Many of the houses in São Paulo’s Cidade Jardim neighborhood are surrounded by tall, thick walls topped with thin lines of electrified wire, as is often the case in the city’s wealthier areas, but on Saturday evening, the day before the end of the SP-Arte fair, the front gate of one house was swung wide open. Every few minutes a car pulled up and dropped people off, and they wandered inside for an event hosted by New York’s Broadway 1602 gallery, São Paulo’s Galeria Millan, and Ricardo Ortiz Kugelmas, whose grandfather once lived there.
A few dozen visitors lingered throughout the dimly lit house, most congregating around an empty swimming pool in back that was filling, very slowly, with ping-pong balls, each one dropped from a thin, clear pipe that was attached to a large basin of balls above the pool. This was a new work by the Brazilian artist Lenora de Barros called Volume Morto (Dead Volume)—“the deepest and final supply of a reservoir, below the regular water catchment points, only attainable through the use of water pumps,” as the Barros writes in a statement.
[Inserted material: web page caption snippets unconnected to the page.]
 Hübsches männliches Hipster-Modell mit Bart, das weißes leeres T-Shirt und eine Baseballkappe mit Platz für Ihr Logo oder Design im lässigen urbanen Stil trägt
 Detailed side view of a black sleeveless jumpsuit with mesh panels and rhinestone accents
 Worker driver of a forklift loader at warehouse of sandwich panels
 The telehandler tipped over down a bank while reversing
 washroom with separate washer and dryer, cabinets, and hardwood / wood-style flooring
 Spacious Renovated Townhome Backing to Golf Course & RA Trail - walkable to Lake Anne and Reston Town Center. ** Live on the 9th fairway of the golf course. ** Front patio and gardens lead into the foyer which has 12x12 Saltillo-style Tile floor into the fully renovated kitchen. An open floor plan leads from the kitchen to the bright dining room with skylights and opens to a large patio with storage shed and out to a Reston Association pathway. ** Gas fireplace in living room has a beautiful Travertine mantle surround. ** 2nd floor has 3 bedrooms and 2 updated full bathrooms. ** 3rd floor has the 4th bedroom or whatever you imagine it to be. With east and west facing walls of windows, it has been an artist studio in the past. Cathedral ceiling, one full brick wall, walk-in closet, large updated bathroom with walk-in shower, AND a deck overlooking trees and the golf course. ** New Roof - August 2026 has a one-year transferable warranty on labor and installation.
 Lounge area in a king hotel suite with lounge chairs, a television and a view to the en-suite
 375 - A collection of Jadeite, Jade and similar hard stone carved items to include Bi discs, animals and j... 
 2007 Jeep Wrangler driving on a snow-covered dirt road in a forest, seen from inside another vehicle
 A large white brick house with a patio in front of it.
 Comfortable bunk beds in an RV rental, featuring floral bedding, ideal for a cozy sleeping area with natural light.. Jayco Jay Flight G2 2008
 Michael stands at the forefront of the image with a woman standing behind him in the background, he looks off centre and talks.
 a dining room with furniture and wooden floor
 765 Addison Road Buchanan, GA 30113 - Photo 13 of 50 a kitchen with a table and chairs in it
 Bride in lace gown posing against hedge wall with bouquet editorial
A single layer of balls filled the floor of the deepest section of the deep-end, but only just barely. Each ball hit the pool’s tiles, echoing loudly through the backyard as it bounced, and then settled deep in the pool. São Paulo’s reservoirs are similar depleted at the moment, after years of weak rainfall and even despite heavy rainfall in February and water-use restrictions. De Barros was mapping out that emptiness, rendering it tangible, beautiful and sad.
And she designed the work so that you could not hide from it, even if you ducked away from the pool, positioning microphones on its floor that transmitted those crisp, chilly bounces into speakers in the wood-paneled library. For a moment, it actually sounded like heavy drops of rain were falling outside, but then you remembered what you were hearing.